Quelque 89 % des juifs européens pointent l’Internet et les réseaux sociaux comme principaux vecteurs de cet antisémitisme, près du tiers assurent avoir été harcelés au moins une fois durant l’année écoulée.
Bruxelles a mis la pression sur les plates-formes numériques pour qu’elles retirent au plus vite leurs contenus haineux ou terroriste. Sans grand succès.
La Commission a multiplié les initiatives ces dernières années, mettant notamment la pression sur les plates-formes numériques pour qu’elles retirent au plus vite les contenus à caractère haineux ou terroriste – elle a récemment proposé que ces derniers contenus soient retirés sous une heure, sous peine de sanctions.
On ne peut que constater l’évidence : ces efforts n’ont eu, pour l’instant, que peu d’effet, et c’est surtout aux États membres de prendre le relais. « L’antisémitisme est une bête noire, qui ne disparaîtra pas de l’Union et qu’il faut mettre dans une cage », estime Frans Timmermans, premier vice-président de la Commission.
En Hongrie, la campagne anti-Soros du gouvernement Orban
À propos de la Hongrie et de la récente campagne anti-Soros du gouvernement de Viktor Orban, M. Timmermans a dénoncé lundi 10 décembre « l’antisémitisme insidieux » qu’elle véhiculait. « M. Orban crie sur tous les toits qu’il veut lutter contre l’antisémitisme, je le prends au mot : il doit veiller à ce qu’aucune campagne dans son pays ne vise les juifs », a ajouté le responsable néerlandais, récemment désigné comme chef de file des socialistes pour les élections européennes de mai 2019.
Selon un récent sondage de CNN, 42 % des Hongrois estiment que les juifs ont « trop d’influence » dans le monde des affaires et des finances au niveau mondial, et 19 % reconnaissent avoir une opinion défavorable des juifs. Selon l’étude de la commission, 74 % des juifs hongrois considèrent que l’antisémitisme dans la vie politique est un problème, même s’ils disent moins craindre les agressions physiques ou verbales que la moyenne du reste des juifs européens.
Jeudi 6 novembre, les ministres de l’intérieur de l’Union ont, de leur côté, adopté une déclaration sur l’antisémitisme et la nécessité d’une meilleure coordination pour protéger les communautés juives. Le texte constatait également que la situation de celles-ci « ne s’est pas améliorée » et que la haine antijuive reste « très répandue » dans l’Union.

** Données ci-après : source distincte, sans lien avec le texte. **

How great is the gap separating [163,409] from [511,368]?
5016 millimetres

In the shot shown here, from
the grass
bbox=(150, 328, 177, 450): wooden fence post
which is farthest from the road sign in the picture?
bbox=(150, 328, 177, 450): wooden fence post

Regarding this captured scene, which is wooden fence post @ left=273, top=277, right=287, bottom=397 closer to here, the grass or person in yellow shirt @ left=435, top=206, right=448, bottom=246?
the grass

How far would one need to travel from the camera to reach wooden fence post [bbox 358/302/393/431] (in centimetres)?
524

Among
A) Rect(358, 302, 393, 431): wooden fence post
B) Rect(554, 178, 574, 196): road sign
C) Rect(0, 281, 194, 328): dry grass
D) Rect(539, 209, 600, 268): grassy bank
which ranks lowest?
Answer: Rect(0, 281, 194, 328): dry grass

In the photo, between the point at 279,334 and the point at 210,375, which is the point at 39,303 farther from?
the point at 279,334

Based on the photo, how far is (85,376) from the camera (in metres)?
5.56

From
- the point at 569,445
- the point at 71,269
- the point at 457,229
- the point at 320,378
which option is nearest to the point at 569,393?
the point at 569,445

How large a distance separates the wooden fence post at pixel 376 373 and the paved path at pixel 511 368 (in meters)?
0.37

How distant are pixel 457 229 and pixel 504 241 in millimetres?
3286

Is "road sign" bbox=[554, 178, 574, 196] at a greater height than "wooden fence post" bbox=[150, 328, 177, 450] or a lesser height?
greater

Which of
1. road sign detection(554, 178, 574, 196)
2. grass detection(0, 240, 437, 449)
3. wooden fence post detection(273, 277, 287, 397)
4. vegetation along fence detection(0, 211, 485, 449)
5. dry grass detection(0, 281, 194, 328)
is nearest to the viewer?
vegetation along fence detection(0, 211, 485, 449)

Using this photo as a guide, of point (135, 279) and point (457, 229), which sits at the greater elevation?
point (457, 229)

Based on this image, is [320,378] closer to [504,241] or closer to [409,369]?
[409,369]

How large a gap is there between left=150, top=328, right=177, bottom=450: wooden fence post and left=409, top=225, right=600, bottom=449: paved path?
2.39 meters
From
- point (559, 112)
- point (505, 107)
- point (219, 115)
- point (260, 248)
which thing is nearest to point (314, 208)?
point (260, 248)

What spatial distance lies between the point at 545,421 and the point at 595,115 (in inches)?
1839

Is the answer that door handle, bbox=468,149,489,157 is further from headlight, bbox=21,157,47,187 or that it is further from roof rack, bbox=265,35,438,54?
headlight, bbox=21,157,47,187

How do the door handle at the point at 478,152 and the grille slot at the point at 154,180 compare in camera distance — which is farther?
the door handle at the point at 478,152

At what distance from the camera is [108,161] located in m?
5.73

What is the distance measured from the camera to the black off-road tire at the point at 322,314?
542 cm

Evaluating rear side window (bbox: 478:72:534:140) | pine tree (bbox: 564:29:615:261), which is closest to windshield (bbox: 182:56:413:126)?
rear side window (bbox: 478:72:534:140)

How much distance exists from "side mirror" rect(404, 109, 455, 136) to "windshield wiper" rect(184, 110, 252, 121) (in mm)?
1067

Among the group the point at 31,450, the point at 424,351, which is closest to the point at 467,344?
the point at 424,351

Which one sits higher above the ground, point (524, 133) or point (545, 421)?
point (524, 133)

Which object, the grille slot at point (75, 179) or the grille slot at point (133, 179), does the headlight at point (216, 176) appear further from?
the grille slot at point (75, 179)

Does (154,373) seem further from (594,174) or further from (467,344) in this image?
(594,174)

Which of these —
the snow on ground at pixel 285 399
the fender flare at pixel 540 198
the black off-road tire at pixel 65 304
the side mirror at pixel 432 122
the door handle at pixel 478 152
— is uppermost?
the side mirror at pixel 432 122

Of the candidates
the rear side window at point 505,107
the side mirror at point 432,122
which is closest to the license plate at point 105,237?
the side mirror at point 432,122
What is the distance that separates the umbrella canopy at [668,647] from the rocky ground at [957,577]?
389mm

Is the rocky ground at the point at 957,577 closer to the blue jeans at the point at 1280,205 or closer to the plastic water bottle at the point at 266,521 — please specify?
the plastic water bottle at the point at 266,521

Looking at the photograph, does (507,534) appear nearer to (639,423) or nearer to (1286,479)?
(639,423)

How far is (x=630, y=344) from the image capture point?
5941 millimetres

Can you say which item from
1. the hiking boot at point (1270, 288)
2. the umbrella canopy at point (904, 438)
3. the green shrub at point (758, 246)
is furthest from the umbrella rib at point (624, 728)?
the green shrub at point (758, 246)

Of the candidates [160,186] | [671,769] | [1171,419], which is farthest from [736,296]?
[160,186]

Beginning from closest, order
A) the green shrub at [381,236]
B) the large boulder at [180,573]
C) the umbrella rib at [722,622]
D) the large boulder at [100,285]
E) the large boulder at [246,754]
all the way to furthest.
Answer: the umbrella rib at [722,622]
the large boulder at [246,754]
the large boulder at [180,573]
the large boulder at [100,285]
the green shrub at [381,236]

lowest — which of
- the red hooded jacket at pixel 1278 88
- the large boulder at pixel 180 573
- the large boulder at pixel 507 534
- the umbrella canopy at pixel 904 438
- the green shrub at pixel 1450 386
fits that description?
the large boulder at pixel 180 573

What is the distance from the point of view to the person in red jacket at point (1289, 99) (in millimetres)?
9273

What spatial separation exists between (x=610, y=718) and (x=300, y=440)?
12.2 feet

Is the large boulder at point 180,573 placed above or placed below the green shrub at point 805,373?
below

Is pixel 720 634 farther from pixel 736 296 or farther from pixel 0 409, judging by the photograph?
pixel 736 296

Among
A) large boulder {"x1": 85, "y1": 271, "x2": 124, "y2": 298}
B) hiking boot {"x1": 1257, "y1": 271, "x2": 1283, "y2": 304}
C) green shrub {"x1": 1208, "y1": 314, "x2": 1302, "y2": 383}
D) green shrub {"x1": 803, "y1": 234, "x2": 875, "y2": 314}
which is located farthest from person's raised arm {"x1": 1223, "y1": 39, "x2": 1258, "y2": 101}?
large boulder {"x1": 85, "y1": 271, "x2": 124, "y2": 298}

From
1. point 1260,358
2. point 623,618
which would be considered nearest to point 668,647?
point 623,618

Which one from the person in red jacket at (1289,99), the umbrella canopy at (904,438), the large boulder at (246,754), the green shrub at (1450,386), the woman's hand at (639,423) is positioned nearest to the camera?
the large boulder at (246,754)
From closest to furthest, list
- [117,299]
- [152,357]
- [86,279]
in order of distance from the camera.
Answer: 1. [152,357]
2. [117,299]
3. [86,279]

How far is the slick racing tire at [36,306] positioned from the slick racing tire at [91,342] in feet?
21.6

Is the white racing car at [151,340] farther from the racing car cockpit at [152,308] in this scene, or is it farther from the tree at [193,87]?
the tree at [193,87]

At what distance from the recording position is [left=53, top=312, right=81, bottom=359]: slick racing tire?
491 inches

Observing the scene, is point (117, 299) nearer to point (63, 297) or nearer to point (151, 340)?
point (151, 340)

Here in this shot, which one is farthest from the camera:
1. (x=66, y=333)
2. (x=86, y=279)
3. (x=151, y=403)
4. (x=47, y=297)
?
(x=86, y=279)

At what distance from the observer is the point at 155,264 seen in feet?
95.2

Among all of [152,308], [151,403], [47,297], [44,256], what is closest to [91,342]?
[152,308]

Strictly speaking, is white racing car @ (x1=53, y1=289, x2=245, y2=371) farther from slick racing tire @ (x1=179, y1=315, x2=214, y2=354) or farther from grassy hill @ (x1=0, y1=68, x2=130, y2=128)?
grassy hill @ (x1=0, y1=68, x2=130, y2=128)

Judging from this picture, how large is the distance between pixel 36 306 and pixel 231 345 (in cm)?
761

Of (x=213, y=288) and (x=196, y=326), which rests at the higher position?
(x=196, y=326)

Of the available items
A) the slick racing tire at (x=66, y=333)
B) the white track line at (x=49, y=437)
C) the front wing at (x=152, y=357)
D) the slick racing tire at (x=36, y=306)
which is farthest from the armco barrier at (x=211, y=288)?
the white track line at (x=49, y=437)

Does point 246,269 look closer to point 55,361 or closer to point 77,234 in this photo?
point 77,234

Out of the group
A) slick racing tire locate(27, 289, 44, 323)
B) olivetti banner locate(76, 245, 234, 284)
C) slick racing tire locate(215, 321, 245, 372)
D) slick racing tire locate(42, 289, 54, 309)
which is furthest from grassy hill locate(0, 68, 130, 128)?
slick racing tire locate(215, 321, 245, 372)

Formations sur l’Holocauste
Il invite donc les pays membres à mieux sanctionner les auteurs de propos, de violences, voire de crimes antisémites. Les capitales sont aussi invitées à développer des formations appropriées sur l’Holocauste pour les enseignants mais aussi les personnels en charge de la sécurité et de la justice.
Lundi, M. Timmermans a aussi voulu répondre à certains discours appelant à une mobilisation des communautés juives contre les musulmans, dans une sorte de réplique à des actes antisémites. « Faire cela va à l’encontre de nos principes et va créer des problèmes pour ces deux communautés », a indiqué le premier vice-président de la Commission.